4. D’une manière générale, l’important pour l’Afrique sera de dynamiser les effets économiques de la Zone de libre-échange continentale africaine (ZLECAf) afin de stimuler la croissance, de réduire la pauvreté et d’élargir l’inclusion économique. Selon des simulations reposant sur l’amélioration de l’efficacité des marchés des produits et du travail, de dégrèvements tarifaires progressifs, et supposant des entreprises concurrentielles en termes de coût/qualité s’alignant sur les normes internationales, la mise en œuvre de la zone de libre-échange permettrait, selon un rapport de l’UA : de sortir 30 millions d’Africains de l’extrême pauvreté ; d’augmenter les revenus de près de 68 millions d’autres personnes qui vivent avec moins de 5,50 dollars par jour ; d’augmenter les revenus de l’Afrique de 450 milliards de dollars d’ici à 2035 (soit une progression de 7 %), mais sous réserve du renforcement des mesures de facilitation des échanges et de la levée des freins bureaucratiques. Simplifier les procédures douanières permettrait d’accroître de 560 milliards de dollars les exportations africaines. Le PIB nominal (prix courants) de l’Afrique est estimé selon le FMI à environ 2 800 milliards de dollars en 2025, soit pour 1,4 milliard d’habitants, un montant inférieur à celui de la France (3 000 milliards de dollars de PIB pour environ 69 millions d’habitants). L’Afrique pourrait facilement quadrupler son PIB à l’horizon 2030. Selon la Banque africaine de développement et la Banque mondiale, l’IA pourrait rapporter 1 500 milliards de dollars au PIB du continent d’ici 2030. Ces projections de croissance pour l’Afrique dépendent d’une série d’hypothèses qui peuvent se réaliser ou non : bonne gouvernance (dont la lutte contre la corruption), réformes, intégrations régionales réussies, stabilité politique et autres facteurs internes et externes.

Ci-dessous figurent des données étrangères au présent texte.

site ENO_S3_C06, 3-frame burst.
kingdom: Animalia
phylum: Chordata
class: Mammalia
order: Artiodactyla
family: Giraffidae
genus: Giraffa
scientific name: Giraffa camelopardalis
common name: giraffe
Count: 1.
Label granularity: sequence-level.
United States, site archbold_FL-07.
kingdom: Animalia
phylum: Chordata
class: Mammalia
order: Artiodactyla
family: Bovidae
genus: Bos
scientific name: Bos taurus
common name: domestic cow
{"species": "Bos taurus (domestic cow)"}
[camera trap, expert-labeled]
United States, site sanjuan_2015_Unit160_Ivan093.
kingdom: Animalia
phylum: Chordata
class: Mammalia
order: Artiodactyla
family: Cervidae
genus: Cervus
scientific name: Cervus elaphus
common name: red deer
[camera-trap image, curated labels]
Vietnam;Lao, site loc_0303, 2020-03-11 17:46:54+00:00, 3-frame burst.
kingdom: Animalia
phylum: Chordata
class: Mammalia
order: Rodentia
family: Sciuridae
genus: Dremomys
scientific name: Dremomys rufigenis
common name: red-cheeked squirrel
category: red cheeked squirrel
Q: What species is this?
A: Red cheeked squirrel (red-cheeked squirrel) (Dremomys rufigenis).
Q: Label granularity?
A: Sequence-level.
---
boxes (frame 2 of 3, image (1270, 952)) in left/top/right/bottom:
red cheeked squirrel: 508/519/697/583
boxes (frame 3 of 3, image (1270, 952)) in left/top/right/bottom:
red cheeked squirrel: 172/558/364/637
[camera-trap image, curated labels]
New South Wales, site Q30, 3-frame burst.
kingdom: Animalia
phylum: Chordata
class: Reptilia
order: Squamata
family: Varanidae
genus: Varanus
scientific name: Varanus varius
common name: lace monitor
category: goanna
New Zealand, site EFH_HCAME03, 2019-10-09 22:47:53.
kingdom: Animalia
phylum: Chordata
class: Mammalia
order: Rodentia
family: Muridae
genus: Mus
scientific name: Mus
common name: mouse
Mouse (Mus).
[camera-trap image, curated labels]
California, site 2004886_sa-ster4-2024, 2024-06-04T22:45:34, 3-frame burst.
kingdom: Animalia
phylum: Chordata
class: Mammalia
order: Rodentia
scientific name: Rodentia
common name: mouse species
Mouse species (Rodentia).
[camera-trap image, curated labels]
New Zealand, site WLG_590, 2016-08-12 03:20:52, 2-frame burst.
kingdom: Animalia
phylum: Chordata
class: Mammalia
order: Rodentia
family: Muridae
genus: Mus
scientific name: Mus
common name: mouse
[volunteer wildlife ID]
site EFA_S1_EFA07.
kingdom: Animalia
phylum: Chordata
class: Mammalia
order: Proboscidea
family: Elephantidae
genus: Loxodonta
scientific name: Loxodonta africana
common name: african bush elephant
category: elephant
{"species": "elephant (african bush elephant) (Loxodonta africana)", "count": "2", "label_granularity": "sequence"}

En conclusion, existant une relation dialectique entre sécurité et développement, le devenir de l’Afrique, continent d’avenir expliquant les rivalités entre grandes puissances et certains pays émergents pour contrôler ses richesses, devant défendre ses intérêts propres dans un monde instable appelé à connaître de profonds bouleversements géostratégiques, sera ce que les Africains voudront qu’il soit.